- upper left: Georgi Partsalev and Ruzha Delcheva; upper right: Georgi Kaloyanchev and Zorka Dimitrova; bottom left: Nikola Anastasov and Mariana Alamancheva; bottom right: Hindo Kasimov, Iliya Dobrev and Vasil Popov;
- Directed by: Hacho Boyadzhiev
- Screenplay by: P. Angarov Rashko Stoychev
- Based on: The Phoney Civilization (play) by Dobri Voynikov
- Starring: Georgi Partsalev Georgi Kaloyanchev Ruzha Delcheva Nikola Anastasov Lora Keranova Zorka Dimitrova
- Cinematography: Aleko Kuzov
- Music by: Decho Taralezhkov
- Distributed by: Bulgarian National Television
- Release date: 1974;
- Running time: 82 minutes
- Country: Bulgaria
- Language: Bulgarian

= The Phoney Civilization (TV musical) =

The Phoney Civilization (Криворазбраната цивилизация / Krivorazbranata tsivilizatsiya) is a satirical TV musical released in 1974 by the Bulgarian National Television, directed by Hacho Boyadzhiev, starring Georgi Partsalev, Georgi Kaloyanchev, Ruzha Delcheva, Nikola Anastasov, Lora Keranova and Zorka Dimitrova. The work is a musical adaptation based on the 1871 classical play by the Bulgarian playwright Dobri Voynikov. The music is composed by Decho Taralezhkov.

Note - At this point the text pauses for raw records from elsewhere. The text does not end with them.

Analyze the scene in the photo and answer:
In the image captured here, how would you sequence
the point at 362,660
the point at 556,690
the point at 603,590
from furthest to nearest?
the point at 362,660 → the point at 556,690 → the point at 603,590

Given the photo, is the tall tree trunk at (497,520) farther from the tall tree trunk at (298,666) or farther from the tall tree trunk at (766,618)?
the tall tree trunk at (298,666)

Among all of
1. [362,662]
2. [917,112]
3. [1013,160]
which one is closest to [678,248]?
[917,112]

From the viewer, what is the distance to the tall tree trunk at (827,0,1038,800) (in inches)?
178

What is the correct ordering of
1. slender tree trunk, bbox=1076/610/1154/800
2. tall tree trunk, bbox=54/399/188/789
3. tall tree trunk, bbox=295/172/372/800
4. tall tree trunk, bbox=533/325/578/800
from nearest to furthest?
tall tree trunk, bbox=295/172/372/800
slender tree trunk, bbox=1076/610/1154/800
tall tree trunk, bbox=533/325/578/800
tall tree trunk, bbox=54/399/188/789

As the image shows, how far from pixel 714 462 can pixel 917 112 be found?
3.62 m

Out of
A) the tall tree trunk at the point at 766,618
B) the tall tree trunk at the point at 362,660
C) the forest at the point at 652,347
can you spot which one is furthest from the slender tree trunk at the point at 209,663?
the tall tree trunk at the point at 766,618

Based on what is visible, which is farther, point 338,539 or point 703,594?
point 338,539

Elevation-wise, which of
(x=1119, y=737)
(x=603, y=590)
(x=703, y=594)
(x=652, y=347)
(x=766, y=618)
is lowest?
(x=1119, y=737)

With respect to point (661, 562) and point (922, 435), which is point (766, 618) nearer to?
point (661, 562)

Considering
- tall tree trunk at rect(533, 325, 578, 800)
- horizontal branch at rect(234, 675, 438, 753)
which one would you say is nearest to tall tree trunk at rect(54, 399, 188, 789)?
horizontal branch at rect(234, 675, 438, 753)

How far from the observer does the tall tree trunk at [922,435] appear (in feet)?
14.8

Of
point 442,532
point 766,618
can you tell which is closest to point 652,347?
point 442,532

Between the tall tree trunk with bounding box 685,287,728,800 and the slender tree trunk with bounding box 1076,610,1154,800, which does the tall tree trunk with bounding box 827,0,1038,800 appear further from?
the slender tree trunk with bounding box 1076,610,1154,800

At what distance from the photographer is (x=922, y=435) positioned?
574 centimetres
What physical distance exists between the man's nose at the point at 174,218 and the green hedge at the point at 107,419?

The production is in the scope of the programme called Television theatre, a popular programme which has been realized by the Bulgarian television during the 1970s and the 1980s. In a folklore manner, the musical ridicules the "fashionable" trends of behaviour and imitation of the foreign models. The accurately chosen cast, featuring some of the leading Bulgarian comic actors, the vivid scenography as well as the memorable music turn the work into a classic example of the Bulgarian performing arts from those years.

==Cast==
- Georgi Partsalev as Hadzhi Kosta, the head of the family.
- Ruzha Delcheva as Zlata, the Hadzhi Kosta's wife.
- Zorka Dimitrova as Anka, the Hadzhi Kosta and Zlata's daughter.
- Georgi Kaloyanchev as Margaridi, Anka's suitor, snob, imitator of foreign models.
- Nikola Anastasov as Dimitraki, the Anka's brother.
- Lora Keranova as Grandma Stoyna, a matchmaker.
- Mariana Alamancheva as Mariyka, Anka's friend.
- Iliya Dobrev as Mityu, the shy young man in love with Anka.
- Vasil Popov as Georgi, Mityu's friend.
- Hindo Kasimov as Pencho, Mityu's friend.
- Kosta Karageorgiev as Raycho, a weak-minded domestic servant.
- Evstati Stratev as Maystor Stanyu, the Mityu's father.